Si contamos desde la caída del régimen militar, el kirchnerismo fue una suerte de Tercera República, más parecida a la de Alfonsín –la primera, de épica civilista– que a la de Menem –mercadológica y carnavalesca–. No es extraño que sus fieros adversarios, desde el primer momento comenzaran a planificar su cese, su descrédito o su desenlace (Kirchner le dijo a la Mesa de Enlace de los ruralistas que eran “la mesa del desenlace”). El kirchnerismo se amasó entre los pliegues de una dialéctica entre la esperanza y el descubrimiento repentino de cuál era la magnitud de las fuerzas que lo atacaban. Proclamó un capitalismo serio y entendió, entre otras cosas, que eso implicaba mayores porciones y controles estales de las tributaciones de los productores agrarios. Ya había incorporado la acentuación o radicalización de la política de derechos humanos, que incidía luego en reformas educativas, sanitarias, habitacionales o de seguridad pública democrática.
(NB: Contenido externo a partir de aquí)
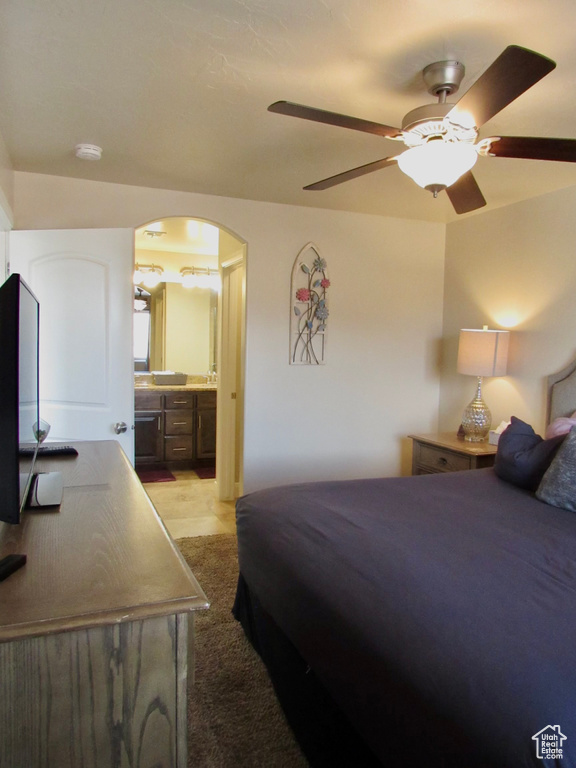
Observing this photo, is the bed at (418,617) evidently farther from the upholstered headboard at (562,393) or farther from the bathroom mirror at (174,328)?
the bathroom mirror at (174,328)

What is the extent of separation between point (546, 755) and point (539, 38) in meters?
1.99

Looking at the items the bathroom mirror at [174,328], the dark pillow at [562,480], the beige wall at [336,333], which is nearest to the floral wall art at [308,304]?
the beige wall at [336,333]

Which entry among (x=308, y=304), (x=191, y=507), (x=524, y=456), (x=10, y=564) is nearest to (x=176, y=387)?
(x=191, y=507)

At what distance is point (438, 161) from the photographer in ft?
5.95

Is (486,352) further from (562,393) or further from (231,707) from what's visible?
(231,707)

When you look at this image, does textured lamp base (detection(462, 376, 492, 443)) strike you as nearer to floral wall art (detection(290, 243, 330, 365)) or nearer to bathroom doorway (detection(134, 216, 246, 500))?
floral wall art (detection(290, 243, 330, 365))

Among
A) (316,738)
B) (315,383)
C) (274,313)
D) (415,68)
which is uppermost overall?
(415,68)

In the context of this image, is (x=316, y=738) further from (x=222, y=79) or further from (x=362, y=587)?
(x=222, y=79)

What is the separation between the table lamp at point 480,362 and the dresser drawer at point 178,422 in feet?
9.93

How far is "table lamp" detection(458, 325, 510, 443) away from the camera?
3396 mm

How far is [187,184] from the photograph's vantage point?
130 inches

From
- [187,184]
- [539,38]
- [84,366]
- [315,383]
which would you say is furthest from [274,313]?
[539,38]

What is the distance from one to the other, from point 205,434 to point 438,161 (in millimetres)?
4313

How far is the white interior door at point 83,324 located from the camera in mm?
2885
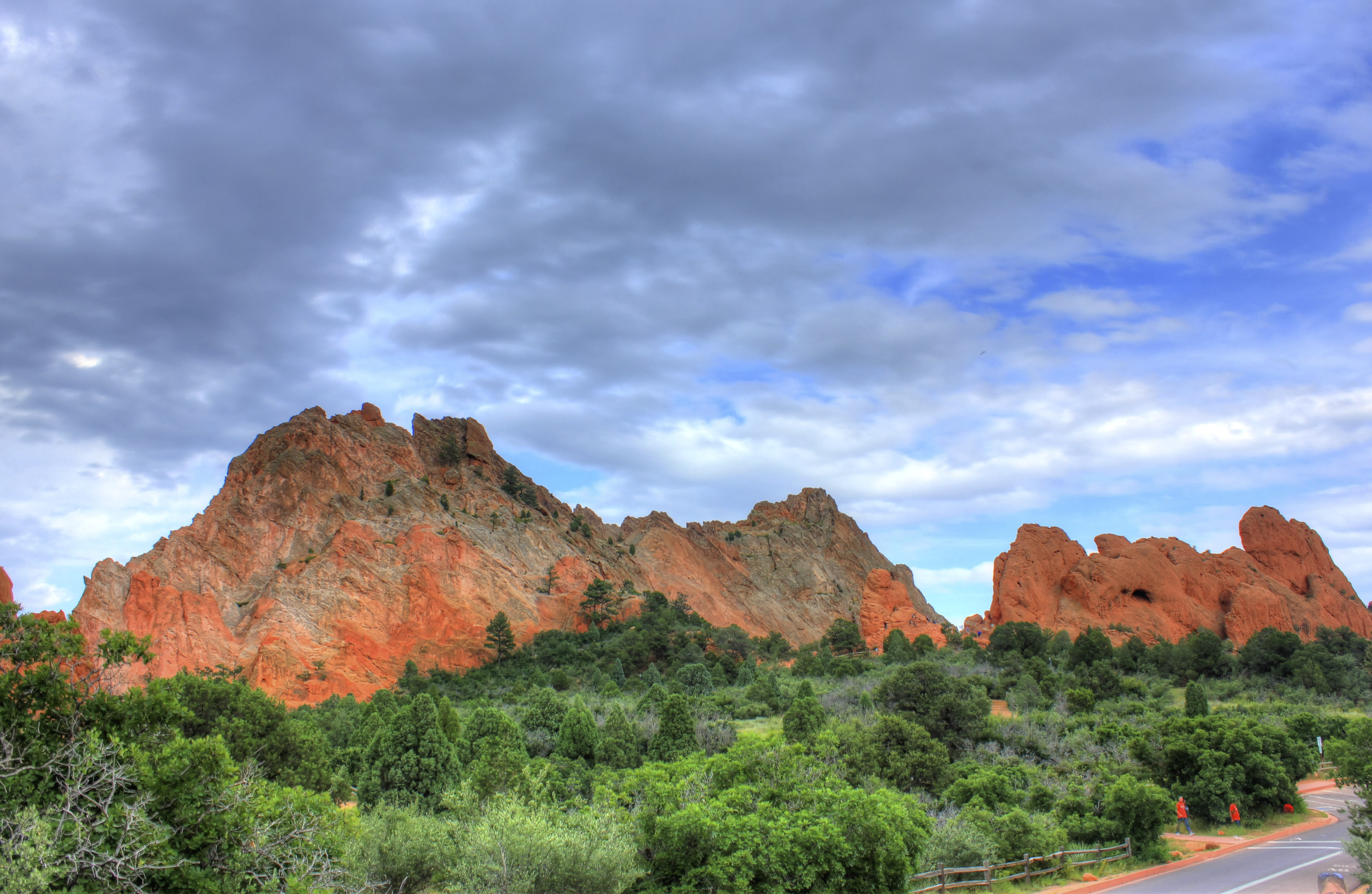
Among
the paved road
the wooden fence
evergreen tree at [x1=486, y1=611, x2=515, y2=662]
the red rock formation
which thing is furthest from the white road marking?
the red rock formation

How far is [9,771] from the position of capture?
991 centimetres

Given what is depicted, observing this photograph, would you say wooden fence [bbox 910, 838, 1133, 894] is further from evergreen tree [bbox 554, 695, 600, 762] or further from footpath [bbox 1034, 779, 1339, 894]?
evergreen tree [bbox 554, 695, 600, 762]

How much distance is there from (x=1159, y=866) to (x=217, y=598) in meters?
69.5

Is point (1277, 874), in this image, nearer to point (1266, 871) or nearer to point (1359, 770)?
point (1266, 871)

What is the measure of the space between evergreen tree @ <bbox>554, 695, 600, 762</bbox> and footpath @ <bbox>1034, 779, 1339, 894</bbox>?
1841cm

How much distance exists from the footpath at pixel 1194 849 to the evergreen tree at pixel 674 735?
15590mm

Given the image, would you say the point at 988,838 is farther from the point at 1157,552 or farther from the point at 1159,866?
the point at 1157,552

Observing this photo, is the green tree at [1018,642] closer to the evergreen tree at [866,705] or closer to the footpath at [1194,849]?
the evergreen tree at [866,705]

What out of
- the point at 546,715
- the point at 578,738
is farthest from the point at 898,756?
the point at 546,715

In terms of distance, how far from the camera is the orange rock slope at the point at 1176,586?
80875 mm

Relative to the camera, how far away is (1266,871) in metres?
22.9

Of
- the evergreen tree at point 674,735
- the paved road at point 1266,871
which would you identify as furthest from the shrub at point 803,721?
the paved road at point 1266,871

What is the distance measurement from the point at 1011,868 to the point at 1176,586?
72796 mm

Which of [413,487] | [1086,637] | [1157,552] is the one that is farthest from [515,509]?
[1157,552]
El kirchnerismo estimuló un ámbito autonomista para desplegar políticas científicas y universitarias. Todo eso fue visto como un serio atentado a los arcaicos poderes nacionales, por el ruralismo globalizado junto a los medios que manejaban la “elocuencia vulgar”. El efecto fue un agravamiento de la concentración corporativa y lo que se consideró la maduración final para el lanzamiento del candidato foráneo a las tradiciones políticas del país, que repusiera un poder crudo sin mediaciones institucionales, aunque estas siguieran funcionando de forma muy lábil. Se elevó la cuestión preocupante de la corrupción a una gramática absolutista y se utilizaron técnicas de emisión, disciplinamiento y control de la excitabilidad poblacional. Estas estaban inspiradas en un uso paranoico de las pasiones de una sociedad, que rebaja cada vez más sus niveles de autoprotección frente a aquello que la desmembra, la castiga y le quita virulentamente sus motivos de reflexión sobre sí misma.
En este largo ciclo, la presencia de Macri en la escena mayor, nos trae un programa gravemente destructivo de la sociabilidad pública, pero hablado con cadencia de asombrosa banalidad. Quiebra lo que llamamos democracia auto deliberativa institucional, es decir, instituciones públicas genuinamente representativas modulando la producción, el empleo, la moneda, la convivencia y las simbologías del movimiento siempre cambiante de los consensos colectivos. A tres décadas y media verificamos estas penosas y rápidas puntualizaciones, que no confiscan las esperanzas, pero obligan a acrecentar la reflexión sobre la historia reciente para meditar acciones populares futuras. Lo que vemos es un dramático retroceso de la vida pública, una virulenta des-democratización social y el recrudecimiento de técnicas de desmantelamiento de las estructuras culturales del trabajo, del intercambio productivo e incluso de la prosecución soberana de la nación. No había comenzado de esta manera lo que denominamos la recuperación de la vida democrática en nuestro país. No se preveía lo que se estaba incubando.